An article from the Justice Policy Institute claims that “[b]lack students are three times more likely to be suspended or expelled than white students, according to the Education Department’s Office for Civil Rights, and research in Texas found students who have been suspended are more likely to be held back a grade and drop out of school entirely,” which only increases a child’s likelihood of acting out, behaving violently, and not receiving a quality education. These consequences often turn into a future inability to find a decent job or decent living, and they can ultimately lead to the person exhibiting behaviors and adopting lifestyles that could someday land them in prison.
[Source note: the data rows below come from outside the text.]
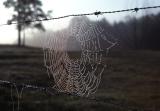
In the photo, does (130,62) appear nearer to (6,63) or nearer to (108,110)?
(6,63)

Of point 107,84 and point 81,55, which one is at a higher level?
point 81,55

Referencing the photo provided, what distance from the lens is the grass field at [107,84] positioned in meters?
12.3

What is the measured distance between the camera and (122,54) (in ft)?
80.6

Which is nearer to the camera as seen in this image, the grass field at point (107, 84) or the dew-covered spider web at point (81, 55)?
the dew-covered spider web at point (81, 55)

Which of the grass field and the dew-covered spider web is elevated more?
the dew-covered spider web

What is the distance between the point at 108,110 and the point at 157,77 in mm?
8777

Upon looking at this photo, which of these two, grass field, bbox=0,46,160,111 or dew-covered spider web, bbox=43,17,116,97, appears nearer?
dew-covered spider web, bbox=43,17,116,97

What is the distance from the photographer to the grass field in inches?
486

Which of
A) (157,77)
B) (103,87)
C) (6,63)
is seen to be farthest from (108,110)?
Answer: (6,63)

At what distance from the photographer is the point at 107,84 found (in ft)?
58.7

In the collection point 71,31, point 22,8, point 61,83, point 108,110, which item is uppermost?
point 22,8

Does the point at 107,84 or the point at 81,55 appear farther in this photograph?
the point at 107,84

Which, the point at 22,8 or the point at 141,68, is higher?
the point at 22,8

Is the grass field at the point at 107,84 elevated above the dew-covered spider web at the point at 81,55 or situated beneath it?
situated beneath
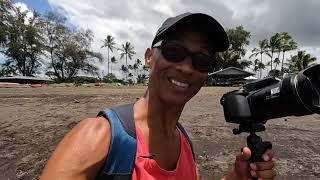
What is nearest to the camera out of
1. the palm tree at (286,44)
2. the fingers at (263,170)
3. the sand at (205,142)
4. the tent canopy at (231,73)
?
the fingers at (263,170)

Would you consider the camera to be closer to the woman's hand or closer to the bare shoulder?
the woman's hand

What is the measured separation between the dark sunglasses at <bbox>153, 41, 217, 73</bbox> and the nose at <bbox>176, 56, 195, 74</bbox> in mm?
14

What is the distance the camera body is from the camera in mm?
1758

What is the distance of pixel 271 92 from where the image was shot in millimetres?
1873

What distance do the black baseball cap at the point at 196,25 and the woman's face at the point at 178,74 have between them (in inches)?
1.6

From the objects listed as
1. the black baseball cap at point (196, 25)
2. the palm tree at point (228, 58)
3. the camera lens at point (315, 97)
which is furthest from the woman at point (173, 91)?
the palm tree at point (228, 58)

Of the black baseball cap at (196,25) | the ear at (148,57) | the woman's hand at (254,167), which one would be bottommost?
the woman's hand at (254,167)

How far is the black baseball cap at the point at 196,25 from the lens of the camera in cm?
195

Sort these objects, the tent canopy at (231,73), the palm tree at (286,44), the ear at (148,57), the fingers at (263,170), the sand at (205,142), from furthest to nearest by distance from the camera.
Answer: the palm tree at (286,44)
the tent canopy at (231,73)
the sand at (205,142)
the ear at (148,57)
the fingers at (263,170)

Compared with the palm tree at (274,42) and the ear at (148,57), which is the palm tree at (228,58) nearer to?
the palm tree at (274,42)

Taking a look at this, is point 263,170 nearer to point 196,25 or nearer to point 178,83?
point 178,83

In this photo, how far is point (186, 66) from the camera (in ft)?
6.56

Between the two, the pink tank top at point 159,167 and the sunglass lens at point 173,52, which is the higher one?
the sunglass lens at point 173,52

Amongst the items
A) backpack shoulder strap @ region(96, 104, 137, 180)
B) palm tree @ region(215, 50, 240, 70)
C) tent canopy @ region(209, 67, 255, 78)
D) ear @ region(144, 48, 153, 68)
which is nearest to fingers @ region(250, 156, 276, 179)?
backpack shoulder strap @ region(96, 104, 137, 180)
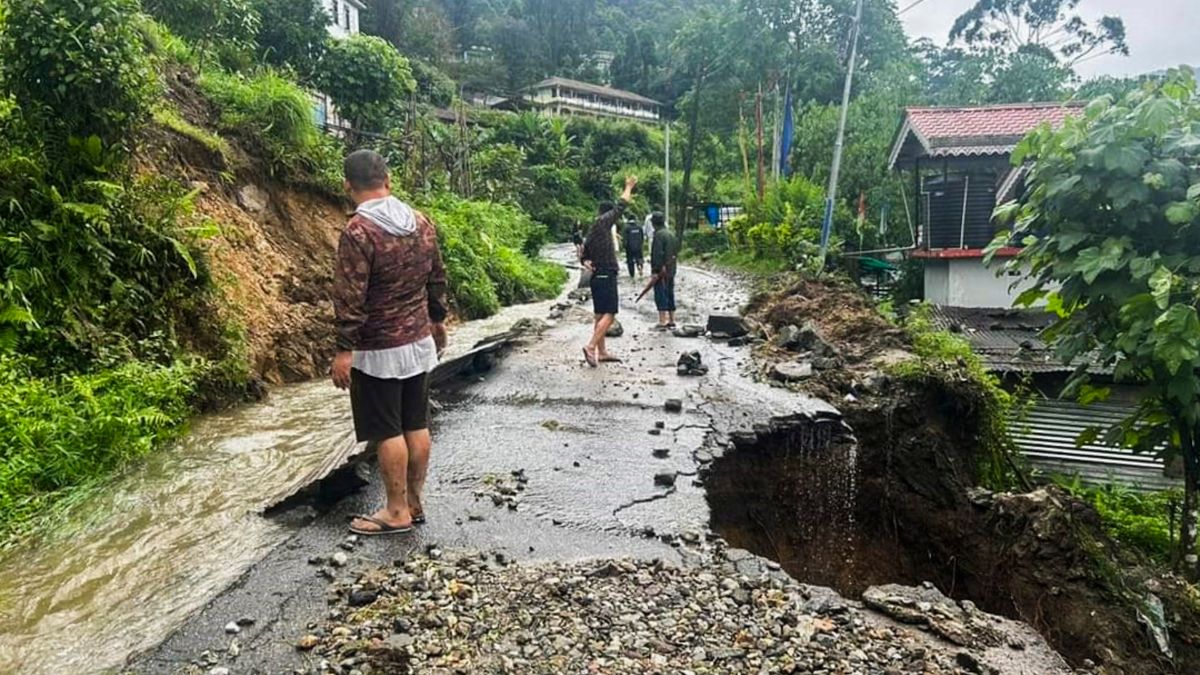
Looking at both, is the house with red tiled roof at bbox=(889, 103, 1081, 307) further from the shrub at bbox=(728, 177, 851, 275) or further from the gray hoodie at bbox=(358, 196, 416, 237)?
the gray hoodie at bbox=(358, 196, 416, 237)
We tried to obtain disciplinary records from Marion Community Schools, to see whether or not the nationwide trend of students of color facing more frequent and harsher punishment holds true here locally, but we were not able to get our hands on any such records. Nevertheless, it can’t be ignored that the Grant County school with the highest population of minority students is also known to be the most violent or dangerous in the county.
The question is: are Marion Community Schools truly more violent, or is that merely a perception caused by disparities in school punishments based on the race of the student in question?
Without more data, it’s impossible to make that conclusion, but if the national research data holds up in our own, local schools, it’s a possibility. If punishments vary in severity, based solely on race, then of course it would appear that Marion schools are more violent. The perception becomes “more racial diversity, more violence.”
As stated at the beginning of this piece, those of us at Channel 27 News cannot state whether or not racial segregation is happening in our local schools, because there simply is not enough data. Technically, we could spend more time interviewing parents and finding out why they chose to send their children outside of the school district in which they reside, but even if, deep down, those decisions are being made by white parents due to the racial diversity within Marion Community Schools, it seems doubtful that many of those parents would be willing to openly admit it.
We’ve instead provided you with all the information and data we could get our hands on, we’ve given you the arguments from all sides, and we’re leaving it up to you to draw your own conclusions. There does seem to be a racial shift taking place in our local schools, but what’s driving that shift is not for us to determine.
If we receive additional information, especially the data we’ve requested from MCS regarding disciplinary records, we will update this article.